> ABOUT THIS TASK: Where does the word "classification" occur in the entries below? Copy every line that has it.

> DATA SUPPLIED:
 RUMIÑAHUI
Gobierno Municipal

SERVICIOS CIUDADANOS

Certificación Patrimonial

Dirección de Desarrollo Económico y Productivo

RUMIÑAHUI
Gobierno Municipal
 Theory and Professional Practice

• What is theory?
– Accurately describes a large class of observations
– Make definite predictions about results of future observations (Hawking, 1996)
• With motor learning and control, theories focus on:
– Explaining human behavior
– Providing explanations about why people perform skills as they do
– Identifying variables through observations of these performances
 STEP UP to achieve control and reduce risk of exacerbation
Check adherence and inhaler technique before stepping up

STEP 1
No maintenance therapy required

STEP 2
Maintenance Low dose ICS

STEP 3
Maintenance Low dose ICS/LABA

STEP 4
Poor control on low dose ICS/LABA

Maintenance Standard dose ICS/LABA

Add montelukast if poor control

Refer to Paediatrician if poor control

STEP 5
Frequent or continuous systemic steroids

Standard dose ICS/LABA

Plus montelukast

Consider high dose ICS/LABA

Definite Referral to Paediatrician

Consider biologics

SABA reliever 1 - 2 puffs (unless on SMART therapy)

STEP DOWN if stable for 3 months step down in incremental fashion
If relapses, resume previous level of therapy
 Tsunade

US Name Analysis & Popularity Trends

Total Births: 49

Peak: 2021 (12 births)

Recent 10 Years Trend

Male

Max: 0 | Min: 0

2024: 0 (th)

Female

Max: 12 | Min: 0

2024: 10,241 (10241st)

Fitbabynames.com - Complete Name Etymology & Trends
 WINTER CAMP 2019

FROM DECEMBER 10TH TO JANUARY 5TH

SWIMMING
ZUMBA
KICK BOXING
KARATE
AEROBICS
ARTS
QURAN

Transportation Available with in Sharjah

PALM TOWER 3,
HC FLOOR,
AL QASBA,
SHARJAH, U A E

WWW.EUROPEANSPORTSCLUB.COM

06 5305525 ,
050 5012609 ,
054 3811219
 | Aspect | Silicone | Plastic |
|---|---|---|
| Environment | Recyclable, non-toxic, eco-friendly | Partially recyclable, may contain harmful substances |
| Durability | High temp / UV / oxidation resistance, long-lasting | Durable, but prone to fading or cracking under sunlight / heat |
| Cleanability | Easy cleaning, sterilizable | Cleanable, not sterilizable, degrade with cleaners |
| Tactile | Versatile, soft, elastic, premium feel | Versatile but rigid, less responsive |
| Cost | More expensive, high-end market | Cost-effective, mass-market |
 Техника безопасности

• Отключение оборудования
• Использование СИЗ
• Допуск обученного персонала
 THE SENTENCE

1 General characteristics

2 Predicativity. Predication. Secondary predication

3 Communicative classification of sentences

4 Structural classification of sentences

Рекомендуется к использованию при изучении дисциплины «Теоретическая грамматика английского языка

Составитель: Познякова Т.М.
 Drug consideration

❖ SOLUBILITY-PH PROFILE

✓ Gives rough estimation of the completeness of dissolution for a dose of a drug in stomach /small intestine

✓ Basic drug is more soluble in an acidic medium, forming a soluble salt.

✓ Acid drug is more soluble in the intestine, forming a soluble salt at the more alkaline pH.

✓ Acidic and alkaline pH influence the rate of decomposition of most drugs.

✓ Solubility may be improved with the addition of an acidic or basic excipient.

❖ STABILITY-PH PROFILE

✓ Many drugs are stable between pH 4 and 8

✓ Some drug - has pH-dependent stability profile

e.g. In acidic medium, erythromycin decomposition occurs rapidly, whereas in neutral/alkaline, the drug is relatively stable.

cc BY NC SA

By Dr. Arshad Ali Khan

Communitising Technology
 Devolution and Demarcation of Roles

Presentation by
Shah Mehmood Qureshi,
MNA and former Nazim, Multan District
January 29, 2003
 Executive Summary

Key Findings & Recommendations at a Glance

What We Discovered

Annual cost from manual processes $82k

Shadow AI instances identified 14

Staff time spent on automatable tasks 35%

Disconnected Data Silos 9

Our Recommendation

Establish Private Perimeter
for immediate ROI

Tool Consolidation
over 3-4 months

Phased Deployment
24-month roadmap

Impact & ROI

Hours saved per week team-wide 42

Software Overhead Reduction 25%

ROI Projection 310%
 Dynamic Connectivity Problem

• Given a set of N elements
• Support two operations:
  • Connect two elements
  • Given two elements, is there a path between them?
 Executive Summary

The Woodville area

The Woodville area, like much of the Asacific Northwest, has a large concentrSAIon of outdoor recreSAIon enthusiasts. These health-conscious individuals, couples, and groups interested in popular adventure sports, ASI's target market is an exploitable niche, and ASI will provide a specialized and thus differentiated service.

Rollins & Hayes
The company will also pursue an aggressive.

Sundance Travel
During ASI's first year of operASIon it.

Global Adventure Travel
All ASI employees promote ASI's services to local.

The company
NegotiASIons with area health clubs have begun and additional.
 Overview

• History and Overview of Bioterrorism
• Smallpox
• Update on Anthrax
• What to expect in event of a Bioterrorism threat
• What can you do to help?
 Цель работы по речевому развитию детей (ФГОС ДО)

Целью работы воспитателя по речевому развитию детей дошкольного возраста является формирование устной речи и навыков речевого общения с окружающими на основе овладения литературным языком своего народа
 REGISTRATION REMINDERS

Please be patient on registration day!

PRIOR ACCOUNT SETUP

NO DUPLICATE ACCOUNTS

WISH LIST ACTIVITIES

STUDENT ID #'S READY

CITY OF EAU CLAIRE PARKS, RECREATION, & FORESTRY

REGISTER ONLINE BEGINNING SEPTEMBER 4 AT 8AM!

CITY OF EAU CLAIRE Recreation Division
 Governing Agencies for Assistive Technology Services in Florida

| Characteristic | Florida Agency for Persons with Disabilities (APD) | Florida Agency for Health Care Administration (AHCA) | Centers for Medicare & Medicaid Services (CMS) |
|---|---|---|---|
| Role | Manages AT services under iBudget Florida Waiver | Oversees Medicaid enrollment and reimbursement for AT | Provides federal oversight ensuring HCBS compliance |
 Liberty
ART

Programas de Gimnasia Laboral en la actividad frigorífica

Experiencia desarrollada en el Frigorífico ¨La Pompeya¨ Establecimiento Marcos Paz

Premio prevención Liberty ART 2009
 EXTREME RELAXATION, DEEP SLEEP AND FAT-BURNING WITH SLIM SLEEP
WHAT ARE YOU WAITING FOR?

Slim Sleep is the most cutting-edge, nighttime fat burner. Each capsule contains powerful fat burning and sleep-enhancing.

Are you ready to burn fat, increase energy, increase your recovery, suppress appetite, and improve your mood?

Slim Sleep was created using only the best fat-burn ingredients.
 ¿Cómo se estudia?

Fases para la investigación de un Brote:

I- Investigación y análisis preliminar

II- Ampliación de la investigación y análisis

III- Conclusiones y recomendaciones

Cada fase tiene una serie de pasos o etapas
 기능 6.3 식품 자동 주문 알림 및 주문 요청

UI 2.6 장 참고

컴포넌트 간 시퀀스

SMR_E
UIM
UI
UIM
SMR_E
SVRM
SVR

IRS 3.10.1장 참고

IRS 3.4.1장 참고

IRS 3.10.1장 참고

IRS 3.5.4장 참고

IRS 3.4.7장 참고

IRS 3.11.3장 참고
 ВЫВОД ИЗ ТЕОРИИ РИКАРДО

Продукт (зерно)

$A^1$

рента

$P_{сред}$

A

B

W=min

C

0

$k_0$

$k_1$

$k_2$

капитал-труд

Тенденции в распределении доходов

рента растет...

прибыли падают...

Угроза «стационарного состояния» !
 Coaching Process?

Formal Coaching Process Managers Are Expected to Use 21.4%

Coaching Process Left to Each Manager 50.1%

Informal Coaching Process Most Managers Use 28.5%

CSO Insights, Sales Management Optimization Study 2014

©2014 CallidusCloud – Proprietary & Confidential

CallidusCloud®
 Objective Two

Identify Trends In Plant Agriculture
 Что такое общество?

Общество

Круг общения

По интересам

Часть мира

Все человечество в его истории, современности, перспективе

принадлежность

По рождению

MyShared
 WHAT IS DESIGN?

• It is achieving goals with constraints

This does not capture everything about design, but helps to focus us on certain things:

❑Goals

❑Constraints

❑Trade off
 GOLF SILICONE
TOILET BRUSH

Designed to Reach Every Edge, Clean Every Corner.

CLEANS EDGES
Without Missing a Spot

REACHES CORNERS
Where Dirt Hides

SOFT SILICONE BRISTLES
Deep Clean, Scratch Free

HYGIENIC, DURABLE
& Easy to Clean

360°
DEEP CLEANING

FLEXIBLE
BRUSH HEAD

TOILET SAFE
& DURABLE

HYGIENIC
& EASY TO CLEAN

> COMPLETED EXERCISE:
3 Communicative classification of sentences
4 Structural classification of sentences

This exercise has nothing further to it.